Summer Olympics appearances (overview)
- 1900; 1904–1920; 1924; 1928; 1932; 1936; 1948–1956; 1960; 1964–1968; 1972; 1976; 1980; 1984; 1988; 1992; 1996; 2000; 2004; 2008; 2012; 2016; 2020; 2024;

= Haiti at the 2012 Summer Olympics =

Haiti competed at the 2012 Summer Olympics in London, from 27 July to 12 August 2012. This was the nation's 15th appearance at the Olympics, since its national debut at the 1900 Summer Olympics in Paris, France. The Haitian Olympic Committee selected a team of five athletes, three men and two women, to compete only in athletics and judo.

Despite London hosted the Olympics for the third time, this was the first time the Haitian Olympic team has competed in London.

Four Haitian athletes, however, were born in the United States. With hundreds of thousands of people rendered homeless by a devastating earthquake in 2010, Haiti struggled to produce world-class athletes, but those with the nation's links were still eager to represent their ancestors' homeland in numerous sporting events, including the Olympic Games. 21-year-old judoka Linouse Desravine, however, was Haiti's lone homegrown athlete, who later became the nation's flag bearer at the opening ceremony.

Triple jumper Samyr Lainé advanced successfully into the final rounds of his event, but missed out on a medal in London.

==Background==
Haiti was first represented at the 1900 Summer Olympics in Paris, France. They made sporadic appearances over the next 70 years but began competing regularly following the 1972 Summer Olympics in Munich, West Germany – only missing the 1980 Summer Olympics in Moscow, Russian Soviet Federative Socialist Republic, Soviet Union.

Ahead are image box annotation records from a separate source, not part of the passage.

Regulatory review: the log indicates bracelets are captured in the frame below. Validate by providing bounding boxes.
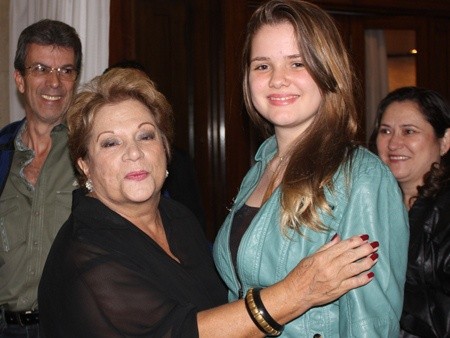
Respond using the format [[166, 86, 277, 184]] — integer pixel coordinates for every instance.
[[244, 288, 284, 337]]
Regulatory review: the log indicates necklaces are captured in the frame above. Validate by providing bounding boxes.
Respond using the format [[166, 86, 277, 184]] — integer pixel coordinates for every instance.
[[275, 153, 292, 166]]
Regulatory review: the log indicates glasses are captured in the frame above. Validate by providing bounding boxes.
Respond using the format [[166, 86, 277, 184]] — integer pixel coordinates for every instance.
[[24, 63, 80, 81]]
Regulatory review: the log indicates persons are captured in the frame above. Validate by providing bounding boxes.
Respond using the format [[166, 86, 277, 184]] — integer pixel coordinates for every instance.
[[369, 86, 450, 338], [37, 67, 379, 338], [0, 18, 82, 338], [212, 0, 410, 338]]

The 2012 Summer Olympics in London, England, United Kingdom marked Haiti's 15th appearance at the Summer Olympics.

==Competitors==
In total, five athletes represented Haiti at the 2012 Summer Olympics in London, England, United Kingdom across two different sports.

| Sport | Men | Women | Total |
|---|---|---|---|
| Athletics | 3 | 1 | 4 |
| Judo | 0 | 1 | 1 |
| Total | 3 | 2 | 5 |

==Athletics==

In total, four Haitian athletes participated in the athletics events – Moise Joseph in the men's 800 m, Jeffrey Julmis in the men's 110 m hurdles, Samyr Lainé in the men's triple jump and Marlena Wesh in the women's 200 m and the women's 400 m.

- Men
- Track & road events

| Athlete | Event | Heat |  | Semifinal |  | Final |  |
| Result | Rank | Result | Rank | Result | Rank |
| Moise Joseph | 800 m | 1:48.46 | 6 | Did not advance |  |  |  |
| Jeffrey Julmis | 110 m hurdles | 13.87 | 8 | Did not advance |  |  |  |

- Field events

| Athlete | Event | Qualification |  | Final |  |
| Distance | Position | Distance | Position |
| Samyr Lainé | Triple jump | 16.81 | 10 q | 16.65 | 11 |

- Women

| Athlete | Event | Heat |  | Semifinal |  | Final |  |
| Result | Rank | Result | Rank | Result | Rank |
| Marlena Wesh | 200 m | DNS |  | Did not advance |  |  |  |
| 400 m | 51.98 | 3 Q | 52.49 | 8 | Did not advance |  |

==Judo==

In total, one Haitian athlete participated in the judo events – Linouse Desravine in the women's −52 kg category.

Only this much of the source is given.